Now 53, LeFevre was arrested April 24 outside her home. She is being held at a women's jail in San Diego County, where she is bound by handcuffs and a plastic bracelet bearing the identity she never revealed to her husband of 23 years.

"Nobody is suggesting that she ought to just be able to walk away from this and have everybody forget, but we now have the benefit of perspective," Paul Denenfeld, LeFevre's lawyer in Grand Rapids, Mich., said Thursday. "By all indications she's been a good wife and mother and a good community person, so we think that presents extraordinary circumstances and we think that calls for governors to respond in kind."

Michigan corrections officials said LeFevre would return to Michigan within a few weeks and would be responsible for serving out her sentence. Under sentencing laws from the 1970s, she likely would have to serve at least 5 1/2 years before being eligible for parole in 2013, said Michigan Department of Corrections spokesman Russ Marlan.

"She's not going to do 10 years," Marlan said.

Michigan officials do not plan to ask prosecutors in Wayne County, where LeFevre fled the Detroit House of Corrections, to pursue escape charges against her, he said. LeFevre may forfeit credit she earned for good time during her year in prison because she escaped.

The prison is now known as Robert Scott Correctional Facility.

LeFevre, who trained as a hospice worker and volunteered for political causes in California, said she tried to live a model life to atone for her past mistakes.
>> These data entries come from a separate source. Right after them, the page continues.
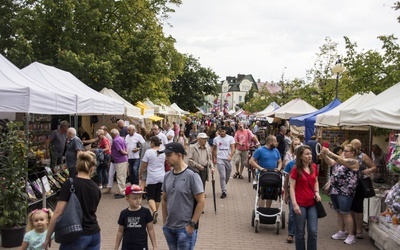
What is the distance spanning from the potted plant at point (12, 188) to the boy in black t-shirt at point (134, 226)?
271 centimetres

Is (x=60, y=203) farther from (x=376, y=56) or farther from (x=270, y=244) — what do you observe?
(x=376, y=56)

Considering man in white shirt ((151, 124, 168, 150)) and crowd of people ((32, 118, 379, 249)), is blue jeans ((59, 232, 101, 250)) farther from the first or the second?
man in white shirt ((151, 124, 168, 150))

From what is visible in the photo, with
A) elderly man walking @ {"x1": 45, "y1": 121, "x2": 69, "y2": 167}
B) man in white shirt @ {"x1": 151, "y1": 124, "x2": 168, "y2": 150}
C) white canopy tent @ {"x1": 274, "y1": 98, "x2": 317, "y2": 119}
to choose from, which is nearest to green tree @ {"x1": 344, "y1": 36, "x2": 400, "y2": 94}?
man in white shirt @ {"x1": 151, "y1": 124, "x2": 168, "y2": 150}

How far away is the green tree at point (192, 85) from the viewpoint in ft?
177

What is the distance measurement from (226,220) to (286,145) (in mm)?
6651

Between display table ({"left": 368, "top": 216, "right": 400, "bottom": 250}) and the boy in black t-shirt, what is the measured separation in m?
3.82

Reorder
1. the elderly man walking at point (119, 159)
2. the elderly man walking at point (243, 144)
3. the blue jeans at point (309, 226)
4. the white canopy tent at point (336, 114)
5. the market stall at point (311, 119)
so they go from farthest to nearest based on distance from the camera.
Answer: the market stall at point (311, 119) < the elderly man walking at point (243, 144) < the white canopy tent at point (336, 114) < the elderly man walking at point (119, 159) < the blue jeans at point (309, 226)

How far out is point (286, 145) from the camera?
50.1 feet

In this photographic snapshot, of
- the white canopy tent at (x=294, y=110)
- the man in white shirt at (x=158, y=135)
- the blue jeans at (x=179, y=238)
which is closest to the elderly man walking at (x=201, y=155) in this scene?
the man in white shirt at (x=158, y=135)

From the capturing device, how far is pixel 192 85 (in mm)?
54375

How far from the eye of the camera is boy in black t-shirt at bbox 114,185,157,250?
4.87 meters

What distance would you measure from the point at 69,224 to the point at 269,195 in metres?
5.01

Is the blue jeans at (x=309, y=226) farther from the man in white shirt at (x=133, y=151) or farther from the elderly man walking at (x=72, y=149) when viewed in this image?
the man in white shirt at (x=133, y=151)

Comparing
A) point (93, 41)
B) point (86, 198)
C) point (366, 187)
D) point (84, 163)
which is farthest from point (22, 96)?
point (93, 41)
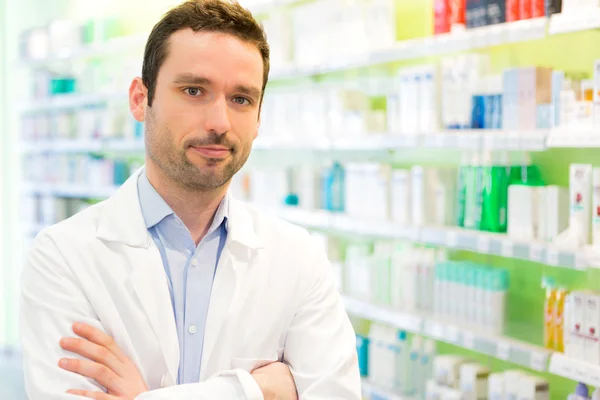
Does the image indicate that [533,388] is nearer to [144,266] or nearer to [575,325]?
[575,325]

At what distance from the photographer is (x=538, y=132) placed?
3242mm

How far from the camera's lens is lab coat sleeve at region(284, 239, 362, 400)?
70.6 inches

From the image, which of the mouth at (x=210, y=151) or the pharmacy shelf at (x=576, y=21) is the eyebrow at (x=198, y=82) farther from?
the pharmacy shelf at (x=576, y=21)

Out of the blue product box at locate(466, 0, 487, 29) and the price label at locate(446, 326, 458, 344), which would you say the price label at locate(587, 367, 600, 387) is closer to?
the price label at locate(446, 326, 458, 344)

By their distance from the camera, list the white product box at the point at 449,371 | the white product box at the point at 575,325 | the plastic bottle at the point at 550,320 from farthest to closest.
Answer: the white product box at the point at 449,371 < the plastic bottle at the point at 550,320 < the white product box at the point at 575,325

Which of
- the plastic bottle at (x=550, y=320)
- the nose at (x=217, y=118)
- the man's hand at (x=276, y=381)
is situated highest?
the nose at (x=217, y=118)

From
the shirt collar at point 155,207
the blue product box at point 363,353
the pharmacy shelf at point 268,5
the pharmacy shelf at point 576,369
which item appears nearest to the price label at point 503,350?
the pharmacy shelf at point 576,369

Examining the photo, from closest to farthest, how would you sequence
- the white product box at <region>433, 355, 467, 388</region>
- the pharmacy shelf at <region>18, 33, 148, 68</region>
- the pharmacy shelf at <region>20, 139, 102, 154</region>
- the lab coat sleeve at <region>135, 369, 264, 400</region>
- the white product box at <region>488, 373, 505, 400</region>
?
the lab coat sleeve at <region>135, 369, 264, 400</region> → the white product box at <region>488, 373, 505, 400</region> → the white product box at <region>433, 355, 467, 388</region> → the pharmacy shelf at <region>18, 33, 148, 68</region> → the pharmacy shelf at <region>20, 139, 102, 154</region>

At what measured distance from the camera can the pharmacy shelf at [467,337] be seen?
128 inches

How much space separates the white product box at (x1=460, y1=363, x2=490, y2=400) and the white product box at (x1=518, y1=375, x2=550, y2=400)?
0.88ft

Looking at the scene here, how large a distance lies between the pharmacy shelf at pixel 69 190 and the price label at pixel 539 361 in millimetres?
4384

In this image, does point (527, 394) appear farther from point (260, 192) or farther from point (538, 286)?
point (260, 192)

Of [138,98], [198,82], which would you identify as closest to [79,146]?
[138,98]

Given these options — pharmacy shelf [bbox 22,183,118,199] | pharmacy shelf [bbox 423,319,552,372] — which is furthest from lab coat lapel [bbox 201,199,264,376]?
pharmacy shelf [bbox 22,183,118,199]
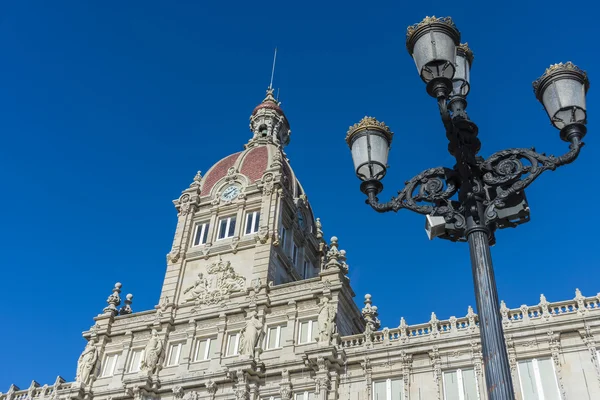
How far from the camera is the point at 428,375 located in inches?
1192

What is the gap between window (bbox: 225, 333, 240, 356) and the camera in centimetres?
3519

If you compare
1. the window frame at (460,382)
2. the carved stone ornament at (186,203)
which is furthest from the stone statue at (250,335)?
the carved stone ornament at (186,203)

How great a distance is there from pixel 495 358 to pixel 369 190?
3686 millimetres

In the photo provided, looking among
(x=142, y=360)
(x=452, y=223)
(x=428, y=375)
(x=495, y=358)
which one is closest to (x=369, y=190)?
(x=452, y=223)

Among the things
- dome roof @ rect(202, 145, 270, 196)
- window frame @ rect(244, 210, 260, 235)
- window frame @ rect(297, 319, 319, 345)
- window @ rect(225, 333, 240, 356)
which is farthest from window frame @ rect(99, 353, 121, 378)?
dome roof @ rect(202, 145, 270, 196)

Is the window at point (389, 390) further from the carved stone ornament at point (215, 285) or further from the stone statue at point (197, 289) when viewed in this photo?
the stone statue at point (197, 289)

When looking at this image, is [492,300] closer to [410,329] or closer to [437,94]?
[437,94]

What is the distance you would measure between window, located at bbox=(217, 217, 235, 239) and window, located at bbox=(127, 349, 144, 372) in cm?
912

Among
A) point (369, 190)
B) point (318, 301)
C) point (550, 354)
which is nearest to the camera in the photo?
point (369, 190)

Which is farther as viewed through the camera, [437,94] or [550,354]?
[550,354]

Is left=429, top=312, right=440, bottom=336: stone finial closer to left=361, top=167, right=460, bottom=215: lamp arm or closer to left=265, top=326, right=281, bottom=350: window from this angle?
left=265, top=326, right=281, bottom=350: window

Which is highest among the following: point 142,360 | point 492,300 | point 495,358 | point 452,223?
point 142,360

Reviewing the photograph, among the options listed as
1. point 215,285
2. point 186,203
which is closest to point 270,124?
point 186,203

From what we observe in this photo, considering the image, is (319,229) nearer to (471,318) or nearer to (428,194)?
(471,318)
"I've tried to be exceptionally good," she told The Associated Press in an interview Wednesday at the Las Colinas Detention Facility in Santee, a San Diego suburb. "I wanted to make a life as Marie, to make a point of being as disciplined as possible."

She said her behavior as a teenager, when she was despondent over the death of her high school sweetheart in the Vietnam War, was "inexcusable." She was 19 when she was arrested with a friend during an undercover drug operation at a pizza parlor outside Saginaw, Mich., in 1974.

Michigan corrections officials said investigators at the time believed she was making several thousand dollars a week selling heroin and knew top drug dealers in the area.

LeFevre said she supported herself working full-time at a Kmart after moving out of her parents' house. She said she agreed to plead guilty to conspiracy and violation of drug laws to spare her family the embarrassment of a trial and expected to be put on probation. Instead, she was given the maximum sentence.

LeFevre said she hid her fugitive status from her husband and children until agents began actively looking for her late last year. Federal officials said an anonymous call tipped them to her name and location in March.